В Америке движение за сексуальные свободы проникнуто моралью, дидактикой, благими общественными намерениями и прогрессистскими политическими взглядами. Все это, не говоря о массовости и демократизме, отличает его от других подобных движений в истории Европы, равно как и от той интеллектуальной традиции, которая ведет от маркиза де Сада к Жоржу Батаю и видит в эротике воплощенное насилие и законопреступление. Рядом с мрачными видениями Сада и философской безнадежностью Батая оптимизм американских бунтарей поразителен.
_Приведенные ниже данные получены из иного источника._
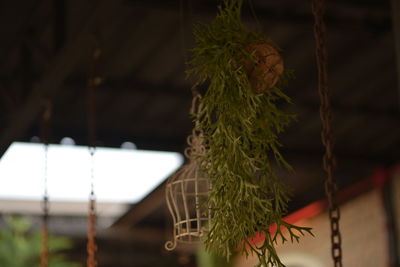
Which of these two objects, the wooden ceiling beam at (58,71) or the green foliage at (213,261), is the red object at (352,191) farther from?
the green foliage at (213,261)

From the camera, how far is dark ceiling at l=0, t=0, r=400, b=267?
609 cm

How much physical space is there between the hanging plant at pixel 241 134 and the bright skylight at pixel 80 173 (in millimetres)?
10312

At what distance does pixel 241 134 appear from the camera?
223cm

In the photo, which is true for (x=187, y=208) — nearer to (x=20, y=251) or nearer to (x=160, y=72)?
(x=160, y=72)

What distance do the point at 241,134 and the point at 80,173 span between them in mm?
11379

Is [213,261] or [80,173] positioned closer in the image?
[213,261]

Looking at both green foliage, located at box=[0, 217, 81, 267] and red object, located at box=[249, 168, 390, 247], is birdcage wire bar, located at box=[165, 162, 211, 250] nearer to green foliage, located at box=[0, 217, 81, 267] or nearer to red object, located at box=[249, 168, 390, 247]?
red object, located at box=[249, 168, 390, 247]

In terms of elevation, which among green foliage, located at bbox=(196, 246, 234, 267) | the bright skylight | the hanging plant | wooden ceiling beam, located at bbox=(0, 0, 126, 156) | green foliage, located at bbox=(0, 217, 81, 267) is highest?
the bright skylight

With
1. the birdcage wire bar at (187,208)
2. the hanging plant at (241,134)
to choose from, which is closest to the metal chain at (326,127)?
the hanging plant at (241,134)

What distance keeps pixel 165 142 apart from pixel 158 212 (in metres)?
3.89

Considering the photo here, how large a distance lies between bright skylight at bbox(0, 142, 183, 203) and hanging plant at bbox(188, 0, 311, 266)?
10.3 meters

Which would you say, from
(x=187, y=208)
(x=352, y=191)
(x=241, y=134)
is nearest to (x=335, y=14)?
(x=352, y=191)

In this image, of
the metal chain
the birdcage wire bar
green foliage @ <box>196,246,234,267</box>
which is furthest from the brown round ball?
green foliage @ <box>196,246,234,267</box>

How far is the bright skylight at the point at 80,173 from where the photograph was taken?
42.3 feet
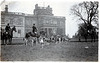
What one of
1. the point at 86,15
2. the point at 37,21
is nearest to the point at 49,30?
the point at 37,21

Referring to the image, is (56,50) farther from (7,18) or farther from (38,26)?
(7,18)

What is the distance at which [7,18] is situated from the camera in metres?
3.63

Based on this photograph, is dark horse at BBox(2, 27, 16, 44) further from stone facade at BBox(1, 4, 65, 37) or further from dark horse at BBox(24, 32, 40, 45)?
dark horse at BBox(24, 32, 40, 45)

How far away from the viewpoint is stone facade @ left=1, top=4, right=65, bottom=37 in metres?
3.64

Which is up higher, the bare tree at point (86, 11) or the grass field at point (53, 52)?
the bare tree at point (86, 11)

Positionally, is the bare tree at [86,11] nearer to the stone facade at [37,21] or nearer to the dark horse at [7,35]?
the stone facade at [37,21]

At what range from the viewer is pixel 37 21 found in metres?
3.68

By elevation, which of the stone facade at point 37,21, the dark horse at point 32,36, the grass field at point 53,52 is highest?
the stone facade at point 37,21

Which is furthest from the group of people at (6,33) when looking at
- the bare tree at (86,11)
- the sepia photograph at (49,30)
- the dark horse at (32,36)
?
the bare tree at (86,11)

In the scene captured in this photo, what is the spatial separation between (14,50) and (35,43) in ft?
0.84

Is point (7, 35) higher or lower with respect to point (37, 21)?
lower

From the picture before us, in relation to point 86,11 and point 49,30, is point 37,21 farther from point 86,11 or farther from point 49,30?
point 86,11

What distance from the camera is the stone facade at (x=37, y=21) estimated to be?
3.64 m

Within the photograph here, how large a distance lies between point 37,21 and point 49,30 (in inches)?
6.9
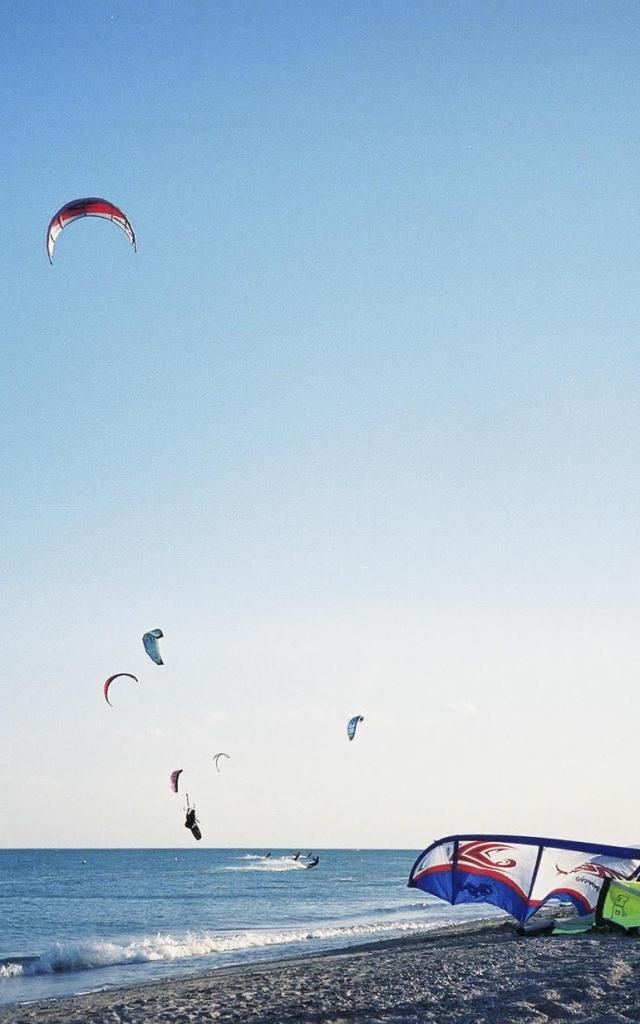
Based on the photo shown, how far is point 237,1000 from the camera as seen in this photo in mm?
10469

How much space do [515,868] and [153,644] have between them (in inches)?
295

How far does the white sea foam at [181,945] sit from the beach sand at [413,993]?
18.5 ft

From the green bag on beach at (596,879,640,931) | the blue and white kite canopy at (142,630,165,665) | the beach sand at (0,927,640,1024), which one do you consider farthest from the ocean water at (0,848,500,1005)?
the green bag on beach at (596,879,640,931)

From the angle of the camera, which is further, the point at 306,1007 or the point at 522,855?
the point at 522,855

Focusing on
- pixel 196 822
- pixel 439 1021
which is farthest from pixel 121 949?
pixel 439 1021

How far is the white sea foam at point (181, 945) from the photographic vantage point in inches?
758

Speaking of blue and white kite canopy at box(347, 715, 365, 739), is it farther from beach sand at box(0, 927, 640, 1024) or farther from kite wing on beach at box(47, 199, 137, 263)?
kite wing on beach at box(47, 199, 137, 263)

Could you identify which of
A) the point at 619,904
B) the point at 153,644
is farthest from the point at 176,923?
the point at 619,904

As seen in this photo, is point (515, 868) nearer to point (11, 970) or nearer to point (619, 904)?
point (619, 904)

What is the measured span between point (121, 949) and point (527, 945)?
11682 mm

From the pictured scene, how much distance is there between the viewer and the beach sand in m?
8.94

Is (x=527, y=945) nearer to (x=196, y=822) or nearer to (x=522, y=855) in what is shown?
(x=522, y=855)

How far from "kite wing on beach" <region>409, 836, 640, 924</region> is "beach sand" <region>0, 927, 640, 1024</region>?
33.5 inches

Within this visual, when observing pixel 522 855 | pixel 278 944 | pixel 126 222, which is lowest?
pixel 278 944
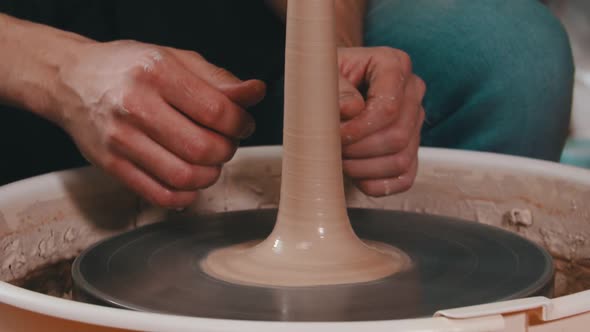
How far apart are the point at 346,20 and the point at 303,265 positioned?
71 centimetres

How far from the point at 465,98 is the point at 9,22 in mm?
739

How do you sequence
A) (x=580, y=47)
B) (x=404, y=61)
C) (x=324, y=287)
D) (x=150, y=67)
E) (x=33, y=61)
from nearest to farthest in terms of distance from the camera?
(x=324, y=287), (x=150, y=67), (x=33, y=61), (x=404, y=61), (x=580, y=47)

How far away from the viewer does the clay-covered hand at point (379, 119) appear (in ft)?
3.36

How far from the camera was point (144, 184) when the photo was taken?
0.98 meters

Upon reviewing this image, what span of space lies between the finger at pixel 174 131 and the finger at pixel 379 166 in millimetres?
199

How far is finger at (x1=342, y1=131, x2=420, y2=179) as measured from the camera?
107 centimetres

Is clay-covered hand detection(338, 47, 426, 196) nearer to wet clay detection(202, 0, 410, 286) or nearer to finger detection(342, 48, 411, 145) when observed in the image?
finger detection(342, 48, 411, 145)

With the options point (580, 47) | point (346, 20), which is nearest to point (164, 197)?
point (346, 20)

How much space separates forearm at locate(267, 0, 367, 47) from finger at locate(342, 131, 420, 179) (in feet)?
1.16

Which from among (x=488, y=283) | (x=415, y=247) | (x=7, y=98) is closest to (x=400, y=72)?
(x=415, y=247)

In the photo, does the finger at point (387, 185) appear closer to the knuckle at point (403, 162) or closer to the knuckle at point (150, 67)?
the knuckle at point (403, 162)

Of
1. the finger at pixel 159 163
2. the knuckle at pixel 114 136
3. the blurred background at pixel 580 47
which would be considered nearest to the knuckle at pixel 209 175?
the finger at pixel 159 163

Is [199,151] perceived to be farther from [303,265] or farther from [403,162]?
[403,162]

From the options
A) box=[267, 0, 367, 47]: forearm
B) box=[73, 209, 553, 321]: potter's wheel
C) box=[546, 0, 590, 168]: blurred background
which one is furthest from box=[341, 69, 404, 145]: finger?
box=[546, 0, 590, 168]: blurred background
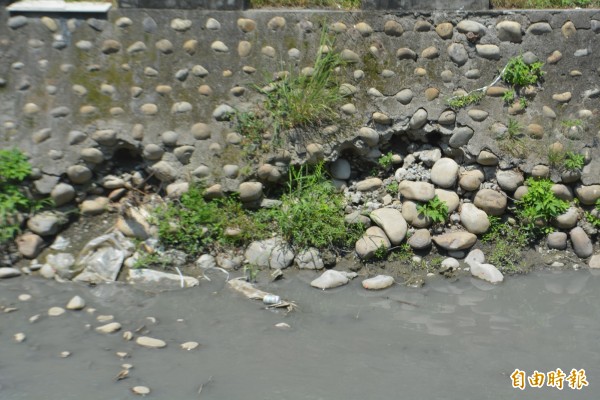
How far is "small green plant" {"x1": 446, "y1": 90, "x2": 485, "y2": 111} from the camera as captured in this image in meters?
5.73

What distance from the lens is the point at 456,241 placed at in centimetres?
550

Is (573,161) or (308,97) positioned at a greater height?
(308,97)

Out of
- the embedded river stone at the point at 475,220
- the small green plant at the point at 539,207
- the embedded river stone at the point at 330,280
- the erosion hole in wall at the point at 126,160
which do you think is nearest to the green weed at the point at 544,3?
the small green plant at the point at 539,207

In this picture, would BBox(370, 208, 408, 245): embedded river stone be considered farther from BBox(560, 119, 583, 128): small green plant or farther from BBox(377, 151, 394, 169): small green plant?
BBox(560, 119, 583, 128): small green plant

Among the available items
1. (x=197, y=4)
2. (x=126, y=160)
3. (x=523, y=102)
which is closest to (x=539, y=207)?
(x=523, y=102)

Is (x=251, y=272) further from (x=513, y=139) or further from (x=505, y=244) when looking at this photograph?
(x=513, y=139)

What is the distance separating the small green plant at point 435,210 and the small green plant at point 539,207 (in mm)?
590

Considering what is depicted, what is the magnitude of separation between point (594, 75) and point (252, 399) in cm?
376

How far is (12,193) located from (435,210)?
3067mm

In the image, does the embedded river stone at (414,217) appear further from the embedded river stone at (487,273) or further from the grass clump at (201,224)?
the grass clump at (201,224)

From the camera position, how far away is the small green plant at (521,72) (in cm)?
576

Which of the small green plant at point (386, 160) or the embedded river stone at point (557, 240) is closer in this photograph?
Answer: the embedded river stone at point (557, 240)

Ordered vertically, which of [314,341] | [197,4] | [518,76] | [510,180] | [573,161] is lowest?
[314,341]

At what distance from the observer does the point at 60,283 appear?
5.12 meters
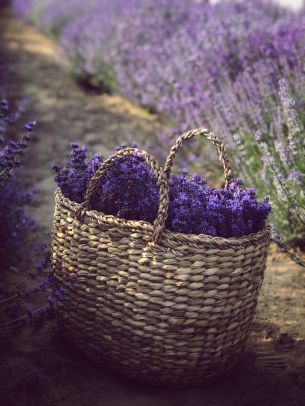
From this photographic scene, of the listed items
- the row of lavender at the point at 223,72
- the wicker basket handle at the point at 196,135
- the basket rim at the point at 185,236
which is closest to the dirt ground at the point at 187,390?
the row of lavender at the point at 223,72

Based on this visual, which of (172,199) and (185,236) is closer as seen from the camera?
(185,236)

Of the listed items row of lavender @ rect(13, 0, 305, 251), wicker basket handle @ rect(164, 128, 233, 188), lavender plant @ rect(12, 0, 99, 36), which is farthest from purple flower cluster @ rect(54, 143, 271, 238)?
lavender plant @ rect(12, 0, 99, 36)

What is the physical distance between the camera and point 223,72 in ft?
11.6

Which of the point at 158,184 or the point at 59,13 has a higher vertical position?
the point at 59,13

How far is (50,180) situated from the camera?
3.79 metres

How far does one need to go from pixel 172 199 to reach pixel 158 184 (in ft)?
0.74

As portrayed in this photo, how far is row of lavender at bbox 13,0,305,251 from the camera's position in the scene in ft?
8.64

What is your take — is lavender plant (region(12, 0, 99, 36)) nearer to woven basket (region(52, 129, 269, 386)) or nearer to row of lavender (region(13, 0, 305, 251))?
row of lavender (region(13, 0, 305, 251))

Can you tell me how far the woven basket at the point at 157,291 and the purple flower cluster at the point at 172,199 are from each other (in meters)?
0.08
Подрывая основы пуританской морали, обрекавшей телесный низ на прозябание в подполье, эротический бунт проделал очень странную, причем явно морального свойства, метаморфозу. Он и речи не заводит о том, чтобы познать утаенное; нет, его требуется лишь в юридическом смысле слова признать. Читай — освятить сексуальность как воплощенную природу. Признаются любые отклонения, расстройства и перверсии. Все они законны, поскольку естественны. Нарушений не существует: все есть природа. Узакониваются самые запретные и потайные стороны эротики, от чего Батай, думаю, пришел бы просто в ужас.